Muñoz brought the heel of his boot up and jammed it between Rico’s legs. Rico’s body shuddered and he moaned softly and swayed from his crucifixion.
And then Rico smiled. “You hit like a woman, Muñoz.”
Muñoz was infuriated. He kicked Rico again and again but Rico refused to cry out his agony. And then he vomited and Muñoz had his victory.
Muñoz’s eyes rolled insanely and the sweat poured over him as he pounded the defenseless bloated face until his knuckles began to shred and swell. And, as a blessed darkness fell over Rico, Muñoz continued to pound the half-dead man until he fell exhausted against him. Even some of his bloodthirsty colleagues were forced to look away. One came over and pulled him off.
Muñoz staggered to Juanita and ripped the clothing from the upper part of her body then unflicked a gleaming razor-sharp switchblade knife. “For you, Little Dove,” he gasped, “some very special art work. Those breasts of yours won’t look so beautiful when I finish carving them up.... Put the lovers in their bridal bed.”
Rico was cut down. He and Juanita were tied together from neck to ankle back to back and thrown on the bed and in a moment the sheets were blood-soaked.

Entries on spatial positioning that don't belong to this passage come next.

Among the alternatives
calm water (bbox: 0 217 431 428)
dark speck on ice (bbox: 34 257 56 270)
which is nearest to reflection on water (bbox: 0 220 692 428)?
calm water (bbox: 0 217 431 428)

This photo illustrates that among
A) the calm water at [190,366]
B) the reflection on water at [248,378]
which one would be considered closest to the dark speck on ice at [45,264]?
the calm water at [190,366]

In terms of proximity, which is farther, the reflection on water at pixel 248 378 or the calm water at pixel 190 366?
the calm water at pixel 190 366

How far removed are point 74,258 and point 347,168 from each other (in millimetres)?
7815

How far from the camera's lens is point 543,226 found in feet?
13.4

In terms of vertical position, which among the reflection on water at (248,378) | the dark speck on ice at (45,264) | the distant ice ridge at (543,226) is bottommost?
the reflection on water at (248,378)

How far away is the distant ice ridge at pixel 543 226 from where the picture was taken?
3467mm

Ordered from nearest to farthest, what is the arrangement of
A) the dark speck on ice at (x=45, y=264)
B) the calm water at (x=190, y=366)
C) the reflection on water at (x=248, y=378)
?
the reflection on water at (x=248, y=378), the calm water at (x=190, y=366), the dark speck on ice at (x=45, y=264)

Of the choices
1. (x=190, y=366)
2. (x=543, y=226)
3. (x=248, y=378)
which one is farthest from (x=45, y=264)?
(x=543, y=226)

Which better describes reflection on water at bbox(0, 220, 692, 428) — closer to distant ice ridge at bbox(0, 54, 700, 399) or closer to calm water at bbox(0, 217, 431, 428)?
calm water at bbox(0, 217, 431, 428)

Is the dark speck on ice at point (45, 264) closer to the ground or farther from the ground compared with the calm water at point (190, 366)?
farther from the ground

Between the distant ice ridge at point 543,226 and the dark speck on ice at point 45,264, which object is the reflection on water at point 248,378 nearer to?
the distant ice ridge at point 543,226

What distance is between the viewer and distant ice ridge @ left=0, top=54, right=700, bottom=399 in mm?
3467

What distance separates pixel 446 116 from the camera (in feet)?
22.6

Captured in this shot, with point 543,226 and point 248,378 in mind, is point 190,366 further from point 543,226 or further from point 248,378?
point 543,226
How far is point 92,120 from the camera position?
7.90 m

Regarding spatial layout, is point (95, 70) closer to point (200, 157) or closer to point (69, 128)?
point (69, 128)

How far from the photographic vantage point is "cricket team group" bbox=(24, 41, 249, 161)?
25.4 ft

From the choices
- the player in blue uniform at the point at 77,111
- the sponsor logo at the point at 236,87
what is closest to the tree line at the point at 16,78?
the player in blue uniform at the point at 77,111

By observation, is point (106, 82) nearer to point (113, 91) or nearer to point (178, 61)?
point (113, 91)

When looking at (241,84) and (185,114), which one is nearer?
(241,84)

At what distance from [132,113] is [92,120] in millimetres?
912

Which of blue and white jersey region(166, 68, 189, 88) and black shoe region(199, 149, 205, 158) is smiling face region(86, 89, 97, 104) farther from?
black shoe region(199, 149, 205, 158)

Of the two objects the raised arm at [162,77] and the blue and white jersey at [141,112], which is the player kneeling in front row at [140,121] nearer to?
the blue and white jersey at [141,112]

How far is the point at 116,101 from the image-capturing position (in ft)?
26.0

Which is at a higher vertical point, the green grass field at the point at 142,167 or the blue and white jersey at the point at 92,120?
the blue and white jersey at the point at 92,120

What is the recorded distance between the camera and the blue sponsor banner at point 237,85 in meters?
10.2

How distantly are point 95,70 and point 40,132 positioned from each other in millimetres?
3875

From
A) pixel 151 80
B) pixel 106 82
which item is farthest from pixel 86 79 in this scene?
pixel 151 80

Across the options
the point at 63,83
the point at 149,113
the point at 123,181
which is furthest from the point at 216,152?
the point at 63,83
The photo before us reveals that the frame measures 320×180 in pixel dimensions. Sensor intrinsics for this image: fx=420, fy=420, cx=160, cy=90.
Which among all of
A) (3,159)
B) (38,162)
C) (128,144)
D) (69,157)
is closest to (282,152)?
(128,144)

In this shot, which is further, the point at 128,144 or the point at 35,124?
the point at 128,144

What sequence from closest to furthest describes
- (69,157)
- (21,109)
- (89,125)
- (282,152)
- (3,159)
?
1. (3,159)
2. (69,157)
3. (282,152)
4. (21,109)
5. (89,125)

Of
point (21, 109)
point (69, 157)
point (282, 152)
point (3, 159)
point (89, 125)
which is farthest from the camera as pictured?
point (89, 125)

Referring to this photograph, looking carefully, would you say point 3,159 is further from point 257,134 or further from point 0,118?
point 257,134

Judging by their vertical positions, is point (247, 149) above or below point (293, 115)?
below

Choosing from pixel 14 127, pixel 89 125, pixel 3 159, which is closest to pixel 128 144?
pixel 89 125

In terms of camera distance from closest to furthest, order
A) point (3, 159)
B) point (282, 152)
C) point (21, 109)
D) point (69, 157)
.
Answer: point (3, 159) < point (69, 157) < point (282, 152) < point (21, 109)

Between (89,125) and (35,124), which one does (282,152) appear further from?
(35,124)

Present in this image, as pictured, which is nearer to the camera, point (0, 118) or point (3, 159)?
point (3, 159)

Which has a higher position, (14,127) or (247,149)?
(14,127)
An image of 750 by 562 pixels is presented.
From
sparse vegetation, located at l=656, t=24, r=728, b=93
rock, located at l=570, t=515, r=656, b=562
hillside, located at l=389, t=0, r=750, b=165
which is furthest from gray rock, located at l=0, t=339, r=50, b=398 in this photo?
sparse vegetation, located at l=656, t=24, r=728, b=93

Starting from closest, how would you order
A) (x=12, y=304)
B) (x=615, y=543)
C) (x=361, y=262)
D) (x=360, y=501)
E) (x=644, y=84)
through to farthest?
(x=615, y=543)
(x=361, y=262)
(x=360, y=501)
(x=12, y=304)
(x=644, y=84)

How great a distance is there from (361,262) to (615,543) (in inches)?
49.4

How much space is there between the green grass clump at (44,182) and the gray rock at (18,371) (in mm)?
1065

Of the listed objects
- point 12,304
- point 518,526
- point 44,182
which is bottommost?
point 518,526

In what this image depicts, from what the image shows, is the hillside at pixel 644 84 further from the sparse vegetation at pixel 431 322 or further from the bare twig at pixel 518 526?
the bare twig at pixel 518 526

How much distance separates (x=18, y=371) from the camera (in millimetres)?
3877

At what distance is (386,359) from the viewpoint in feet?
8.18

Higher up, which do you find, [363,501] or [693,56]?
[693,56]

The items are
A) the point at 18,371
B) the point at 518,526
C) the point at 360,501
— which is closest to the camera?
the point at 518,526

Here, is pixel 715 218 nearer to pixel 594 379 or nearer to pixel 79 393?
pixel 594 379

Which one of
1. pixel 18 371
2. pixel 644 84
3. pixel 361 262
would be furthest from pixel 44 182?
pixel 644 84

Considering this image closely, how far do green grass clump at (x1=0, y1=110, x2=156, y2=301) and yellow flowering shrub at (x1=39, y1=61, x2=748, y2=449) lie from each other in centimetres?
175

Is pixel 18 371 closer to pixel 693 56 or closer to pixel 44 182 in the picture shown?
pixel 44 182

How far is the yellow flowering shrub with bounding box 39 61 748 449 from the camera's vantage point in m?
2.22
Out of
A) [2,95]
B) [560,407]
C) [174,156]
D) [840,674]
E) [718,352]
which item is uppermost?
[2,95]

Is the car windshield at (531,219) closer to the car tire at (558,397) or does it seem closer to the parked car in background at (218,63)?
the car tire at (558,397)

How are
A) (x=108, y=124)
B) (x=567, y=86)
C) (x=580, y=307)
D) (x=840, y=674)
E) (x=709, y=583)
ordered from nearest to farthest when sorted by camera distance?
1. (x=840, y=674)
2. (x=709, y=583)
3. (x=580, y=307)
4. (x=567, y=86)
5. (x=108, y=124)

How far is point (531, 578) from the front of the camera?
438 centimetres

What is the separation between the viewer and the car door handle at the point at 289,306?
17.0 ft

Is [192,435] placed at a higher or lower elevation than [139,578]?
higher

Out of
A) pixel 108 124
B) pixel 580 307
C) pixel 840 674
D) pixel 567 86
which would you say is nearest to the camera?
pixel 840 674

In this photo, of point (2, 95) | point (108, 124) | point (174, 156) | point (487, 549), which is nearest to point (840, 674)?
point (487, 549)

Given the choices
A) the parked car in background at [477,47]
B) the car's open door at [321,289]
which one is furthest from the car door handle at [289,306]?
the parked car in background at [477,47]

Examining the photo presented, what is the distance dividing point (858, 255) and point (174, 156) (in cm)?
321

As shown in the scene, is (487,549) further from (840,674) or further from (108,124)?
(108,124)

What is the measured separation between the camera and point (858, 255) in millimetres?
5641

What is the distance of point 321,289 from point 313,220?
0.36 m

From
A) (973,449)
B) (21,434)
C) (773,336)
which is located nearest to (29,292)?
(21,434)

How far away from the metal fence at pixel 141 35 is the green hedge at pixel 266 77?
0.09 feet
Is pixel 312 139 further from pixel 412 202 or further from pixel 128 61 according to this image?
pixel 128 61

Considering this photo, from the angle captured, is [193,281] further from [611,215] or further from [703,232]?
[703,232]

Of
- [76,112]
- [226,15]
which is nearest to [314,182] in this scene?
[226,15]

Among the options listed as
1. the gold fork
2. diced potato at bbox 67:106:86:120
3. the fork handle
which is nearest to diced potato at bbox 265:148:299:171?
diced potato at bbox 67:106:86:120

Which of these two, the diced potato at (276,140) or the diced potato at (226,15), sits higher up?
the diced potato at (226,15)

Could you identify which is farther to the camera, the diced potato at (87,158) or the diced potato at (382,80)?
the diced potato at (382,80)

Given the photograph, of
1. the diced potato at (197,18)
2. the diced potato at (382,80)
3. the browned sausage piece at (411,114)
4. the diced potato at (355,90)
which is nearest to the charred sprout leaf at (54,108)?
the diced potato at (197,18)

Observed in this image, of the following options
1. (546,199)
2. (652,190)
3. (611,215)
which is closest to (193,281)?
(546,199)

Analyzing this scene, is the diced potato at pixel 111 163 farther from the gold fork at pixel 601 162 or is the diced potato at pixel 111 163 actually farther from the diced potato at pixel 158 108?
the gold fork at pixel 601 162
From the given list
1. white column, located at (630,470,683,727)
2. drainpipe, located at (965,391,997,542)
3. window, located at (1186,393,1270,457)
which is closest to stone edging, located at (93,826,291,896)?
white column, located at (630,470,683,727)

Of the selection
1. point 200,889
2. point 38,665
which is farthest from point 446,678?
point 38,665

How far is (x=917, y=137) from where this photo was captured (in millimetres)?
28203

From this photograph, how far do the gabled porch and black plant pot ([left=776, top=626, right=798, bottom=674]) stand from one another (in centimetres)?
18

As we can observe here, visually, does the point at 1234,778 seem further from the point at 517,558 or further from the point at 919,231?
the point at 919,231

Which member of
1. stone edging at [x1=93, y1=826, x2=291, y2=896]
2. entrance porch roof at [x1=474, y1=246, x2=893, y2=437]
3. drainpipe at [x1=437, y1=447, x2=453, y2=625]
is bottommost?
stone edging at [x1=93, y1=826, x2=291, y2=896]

As soon as he arrived at G-2 Headquarters at the Green House on Avenida Quinta, Muñoz showered and changed clothing but all of the stench and blood could never be washed away.
The Soviet Resident, Oleg Gorgoni, waited anxiously in his office. “I have just received urgent instructions from Moscow that you are not to harm Juanita de Córdoba. She is to be turned over to us.”
“I also have instructions,” Muñoz said. “No.”
“Don’t play with me, Muñoz.”
“Who plays? I said no.”
“I said it was urgent!”
“So you did.”
“You are on dangerous ground. Juanita de Córdoba is to be kept alive for reasons important to the Soviet Union.”
“She is to be taken care of for reasons important to Cuba.”
“You are angering the Soviet Union!”
“Isn’t that just too bad,” Muñoz answered. “Maybe you think you can bully us because we are small. Maybe it might work with Cuba because you’re too yellow to bully the Yankees!”